SET EXERCISE ▸
Rewrite the records below, putting "lawn" wherever "grass" appears and leaving everything else unchanged.

** START **

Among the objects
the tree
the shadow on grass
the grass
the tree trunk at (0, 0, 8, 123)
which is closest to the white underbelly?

** END **

RESPONSE TO THIS TASK ▸
Among the objects
the tree
the shadow on lawn
the lawn
the tree trunk at (0, 0, 8, 123)
which is closest to the white underbelly?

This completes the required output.